The Sociology, Political Economy, and Semiotics of the Film Award
I offer you a study of contrasts(and synchronicities), to begin a discussion on the sociology, political economy, and semiotics of the documentary award, beginning with this year's Global Media Lab in which Gary Hustwit made the case for staying indie (let's hope it's captured in the videoblog), juxtaposed to last year's GML with Eugene Jarecki and Alex Gibney making the case for selling your doc to the majors (see February 2007 archive); then watching last week (online, not primetime) the Spirit Award for the 'Truer than Fiction' category which went to 'The Unforeseen' rather than nominee 'Helvetica' (damn); followed this week by the Oscar for Best Documentary going to Gibney's 'Taxi to the Dark Side' (huzzah). My question(s): Why do we have such contests? How do we judge the success of a documentary?
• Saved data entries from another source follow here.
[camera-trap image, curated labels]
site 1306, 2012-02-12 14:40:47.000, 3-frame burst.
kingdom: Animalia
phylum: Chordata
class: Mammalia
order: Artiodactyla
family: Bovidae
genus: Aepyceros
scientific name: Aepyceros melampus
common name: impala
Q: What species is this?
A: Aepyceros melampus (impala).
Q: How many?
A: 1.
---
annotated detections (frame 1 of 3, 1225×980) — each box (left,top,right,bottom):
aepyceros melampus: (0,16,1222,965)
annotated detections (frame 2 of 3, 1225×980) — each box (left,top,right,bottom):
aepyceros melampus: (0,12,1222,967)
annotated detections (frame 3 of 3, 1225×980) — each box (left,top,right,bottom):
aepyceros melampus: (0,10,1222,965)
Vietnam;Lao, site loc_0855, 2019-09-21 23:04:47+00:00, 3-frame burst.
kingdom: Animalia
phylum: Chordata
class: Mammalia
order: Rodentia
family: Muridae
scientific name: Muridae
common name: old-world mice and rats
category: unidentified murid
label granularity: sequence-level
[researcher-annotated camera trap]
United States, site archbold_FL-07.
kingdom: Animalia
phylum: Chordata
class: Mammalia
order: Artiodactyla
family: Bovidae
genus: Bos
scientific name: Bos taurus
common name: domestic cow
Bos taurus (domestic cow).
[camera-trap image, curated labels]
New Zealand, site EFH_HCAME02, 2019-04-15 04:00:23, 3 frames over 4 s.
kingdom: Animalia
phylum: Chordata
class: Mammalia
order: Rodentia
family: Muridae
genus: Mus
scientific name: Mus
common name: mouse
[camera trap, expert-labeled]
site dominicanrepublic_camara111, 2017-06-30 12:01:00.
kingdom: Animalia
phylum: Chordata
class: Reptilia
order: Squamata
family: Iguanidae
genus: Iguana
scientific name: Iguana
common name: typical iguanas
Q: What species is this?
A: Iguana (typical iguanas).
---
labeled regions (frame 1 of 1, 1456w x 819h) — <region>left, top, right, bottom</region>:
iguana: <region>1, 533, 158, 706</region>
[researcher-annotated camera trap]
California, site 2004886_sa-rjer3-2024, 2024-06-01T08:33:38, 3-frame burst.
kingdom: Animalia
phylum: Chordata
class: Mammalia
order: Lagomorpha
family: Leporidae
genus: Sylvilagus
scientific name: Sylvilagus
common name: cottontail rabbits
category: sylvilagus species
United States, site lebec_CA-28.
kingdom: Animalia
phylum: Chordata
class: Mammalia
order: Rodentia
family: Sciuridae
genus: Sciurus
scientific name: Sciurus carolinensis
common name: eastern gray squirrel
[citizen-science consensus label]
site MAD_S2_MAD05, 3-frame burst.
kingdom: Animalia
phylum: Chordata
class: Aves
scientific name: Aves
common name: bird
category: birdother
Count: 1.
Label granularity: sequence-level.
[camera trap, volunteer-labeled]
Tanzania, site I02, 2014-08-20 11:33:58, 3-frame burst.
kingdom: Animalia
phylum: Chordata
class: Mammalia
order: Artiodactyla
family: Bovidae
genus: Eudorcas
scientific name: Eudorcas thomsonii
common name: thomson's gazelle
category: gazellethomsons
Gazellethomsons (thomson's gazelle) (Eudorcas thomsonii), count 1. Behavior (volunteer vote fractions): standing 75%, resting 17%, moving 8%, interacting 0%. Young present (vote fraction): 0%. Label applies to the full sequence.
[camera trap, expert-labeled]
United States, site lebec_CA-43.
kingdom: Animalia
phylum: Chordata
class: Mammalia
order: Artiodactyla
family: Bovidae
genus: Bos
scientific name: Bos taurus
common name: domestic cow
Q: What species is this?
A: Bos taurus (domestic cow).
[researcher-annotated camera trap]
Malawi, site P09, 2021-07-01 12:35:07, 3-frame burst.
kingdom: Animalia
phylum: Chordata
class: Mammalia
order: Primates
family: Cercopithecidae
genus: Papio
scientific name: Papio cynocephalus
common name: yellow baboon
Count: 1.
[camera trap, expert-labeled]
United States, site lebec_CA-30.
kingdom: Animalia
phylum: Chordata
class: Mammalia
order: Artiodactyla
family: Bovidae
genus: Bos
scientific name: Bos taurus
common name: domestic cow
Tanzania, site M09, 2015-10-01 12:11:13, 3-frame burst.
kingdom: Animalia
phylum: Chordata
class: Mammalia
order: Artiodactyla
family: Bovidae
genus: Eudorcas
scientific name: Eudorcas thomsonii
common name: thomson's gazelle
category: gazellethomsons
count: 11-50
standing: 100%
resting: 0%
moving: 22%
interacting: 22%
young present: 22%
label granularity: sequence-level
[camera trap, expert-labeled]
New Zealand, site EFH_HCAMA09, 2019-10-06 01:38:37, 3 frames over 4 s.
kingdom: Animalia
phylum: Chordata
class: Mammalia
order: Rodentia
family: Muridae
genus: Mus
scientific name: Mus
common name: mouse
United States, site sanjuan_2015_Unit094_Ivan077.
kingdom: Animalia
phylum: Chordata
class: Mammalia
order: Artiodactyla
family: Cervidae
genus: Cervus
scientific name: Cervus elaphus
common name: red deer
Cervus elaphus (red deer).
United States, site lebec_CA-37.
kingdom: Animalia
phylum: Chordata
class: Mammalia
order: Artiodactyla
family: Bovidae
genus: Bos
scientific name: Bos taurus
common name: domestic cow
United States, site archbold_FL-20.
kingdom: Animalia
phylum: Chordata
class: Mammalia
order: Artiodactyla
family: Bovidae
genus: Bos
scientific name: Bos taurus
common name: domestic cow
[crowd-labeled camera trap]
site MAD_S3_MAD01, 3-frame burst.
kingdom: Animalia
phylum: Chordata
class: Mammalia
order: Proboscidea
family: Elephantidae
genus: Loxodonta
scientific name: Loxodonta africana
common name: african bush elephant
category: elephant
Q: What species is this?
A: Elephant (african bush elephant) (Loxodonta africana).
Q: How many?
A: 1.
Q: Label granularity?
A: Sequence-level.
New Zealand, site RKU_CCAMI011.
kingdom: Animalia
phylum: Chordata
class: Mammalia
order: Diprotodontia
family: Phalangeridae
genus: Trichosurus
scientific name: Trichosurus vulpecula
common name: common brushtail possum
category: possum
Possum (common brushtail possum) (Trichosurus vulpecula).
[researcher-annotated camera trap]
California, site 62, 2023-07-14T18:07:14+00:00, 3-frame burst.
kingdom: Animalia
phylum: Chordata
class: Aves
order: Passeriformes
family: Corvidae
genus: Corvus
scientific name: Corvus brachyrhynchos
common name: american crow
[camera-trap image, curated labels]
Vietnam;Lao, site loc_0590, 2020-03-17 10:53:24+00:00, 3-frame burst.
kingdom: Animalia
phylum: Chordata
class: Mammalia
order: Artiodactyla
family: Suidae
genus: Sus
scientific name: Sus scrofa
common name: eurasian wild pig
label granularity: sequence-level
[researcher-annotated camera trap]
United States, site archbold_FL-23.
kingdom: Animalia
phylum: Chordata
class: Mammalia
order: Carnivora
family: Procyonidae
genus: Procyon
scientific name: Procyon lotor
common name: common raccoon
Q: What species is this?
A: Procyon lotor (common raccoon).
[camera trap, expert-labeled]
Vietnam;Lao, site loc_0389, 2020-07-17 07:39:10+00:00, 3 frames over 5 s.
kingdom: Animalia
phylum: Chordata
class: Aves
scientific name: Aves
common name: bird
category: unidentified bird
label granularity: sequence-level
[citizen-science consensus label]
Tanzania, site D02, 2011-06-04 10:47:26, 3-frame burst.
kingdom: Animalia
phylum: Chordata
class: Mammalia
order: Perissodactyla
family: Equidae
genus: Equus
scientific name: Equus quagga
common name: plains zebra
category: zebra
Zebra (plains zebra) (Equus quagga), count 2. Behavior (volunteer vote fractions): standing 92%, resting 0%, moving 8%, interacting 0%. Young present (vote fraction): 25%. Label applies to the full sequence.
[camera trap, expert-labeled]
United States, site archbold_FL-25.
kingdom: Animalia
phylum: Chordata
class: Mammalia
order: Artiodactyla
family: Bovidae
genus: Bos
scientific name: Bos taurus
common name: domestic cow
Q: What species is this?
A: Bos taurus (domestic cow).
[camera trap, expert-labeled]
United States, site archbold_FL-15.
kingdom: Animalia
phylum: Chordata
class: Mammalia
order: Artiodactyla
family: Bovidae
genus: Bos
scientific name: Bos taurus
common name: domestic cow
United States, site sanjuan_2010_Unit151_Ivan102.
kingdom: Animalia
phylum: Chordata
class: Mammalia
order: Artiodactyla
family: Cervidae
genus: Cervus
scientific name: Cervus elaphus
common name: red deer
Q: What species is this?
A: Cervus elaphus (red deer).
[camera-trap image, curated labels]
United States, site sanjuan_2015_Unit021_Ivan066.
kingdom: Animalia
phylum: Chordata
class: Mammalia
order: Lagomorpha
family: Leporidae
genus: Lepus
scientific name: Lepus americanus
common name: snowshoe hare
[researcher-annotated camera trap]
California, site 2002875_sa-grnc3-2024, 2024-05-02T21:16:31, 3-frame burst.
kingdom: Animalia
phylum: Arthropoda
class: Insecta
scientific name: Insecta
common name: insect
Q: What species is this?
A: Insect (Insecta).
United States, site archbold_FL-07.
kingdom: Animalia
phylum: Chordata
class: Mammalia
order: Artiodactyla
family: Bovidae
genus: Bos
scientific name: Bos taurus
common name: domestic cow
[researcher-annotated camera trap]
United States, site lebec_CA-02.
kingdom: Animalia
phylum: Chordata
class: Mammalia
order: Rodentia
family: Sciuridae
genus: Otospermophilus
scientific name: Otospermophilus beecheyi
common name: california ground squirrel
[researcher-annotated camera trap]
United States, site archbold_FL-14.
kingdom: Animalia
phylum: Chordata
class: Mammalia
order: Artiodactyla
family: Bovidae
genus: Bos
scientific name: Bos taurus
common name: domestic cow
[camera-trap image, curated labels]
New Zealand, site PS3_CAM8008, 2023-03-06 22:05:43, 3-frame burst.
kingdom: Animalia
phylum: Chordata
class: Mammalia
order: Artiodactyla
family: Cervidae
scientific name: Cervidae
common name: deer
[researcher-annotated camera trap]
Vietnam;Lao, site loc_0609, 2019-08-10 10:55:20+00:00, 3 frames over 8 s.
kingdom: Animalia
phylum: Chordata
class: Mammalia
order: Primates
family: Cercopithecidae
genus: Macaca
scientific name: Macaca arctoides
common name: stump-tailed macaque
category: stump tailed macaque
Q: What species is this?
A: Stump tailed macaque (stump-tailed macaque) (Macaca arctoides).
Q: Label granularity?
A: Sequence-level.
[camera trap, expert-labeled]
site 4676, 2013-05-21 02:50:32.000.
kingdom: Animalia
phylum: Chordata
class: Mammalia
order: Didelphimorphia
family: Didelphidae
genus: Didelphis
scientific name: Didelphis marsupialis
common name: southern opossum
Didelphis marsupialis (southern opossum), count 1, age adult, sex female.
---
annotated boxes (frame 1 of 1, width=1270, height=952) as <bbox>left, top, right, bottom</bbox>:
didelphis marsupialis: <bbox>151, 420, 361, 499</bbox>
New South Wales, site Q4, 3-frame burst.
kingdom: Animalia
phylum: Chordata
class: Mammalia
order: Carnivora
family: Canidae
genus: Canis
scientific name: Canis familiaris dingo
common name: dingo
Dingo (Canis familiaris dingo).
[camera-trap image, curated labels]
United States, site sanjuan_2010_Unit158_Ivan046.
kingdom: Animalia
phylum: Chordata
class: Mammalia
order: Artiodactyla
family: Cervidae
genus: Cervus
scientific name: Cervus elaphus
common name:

What should we make of the fact that Jarecki won the same Spirit award (Truer than Fiction) in 2003 for 'Trials of Henry Kissinger'? Why is the Spirit Award female (winged victory) and the Academy Award male (Oscar). Share your thoughts (and bonus point for anybody who identifies which Spirit Award honoree titled her presentation about studio business practices as"The Scum-Sucking Vampire Pig Theory of Hollywood"?
VTY
JDD




Comments
I just realized that danish national television (DR) provides an opportunity for watching "Taxi to the dark side". In fall 2007 they ran a thematic series of documentaries under the title "Why democracy".
Use the link below, select #10 and push SE FILMEN (watch movie) - it comes with danish subtitles, but I hope you can abstact from it.
You can watch the other documentaries as well, so feel free to do that.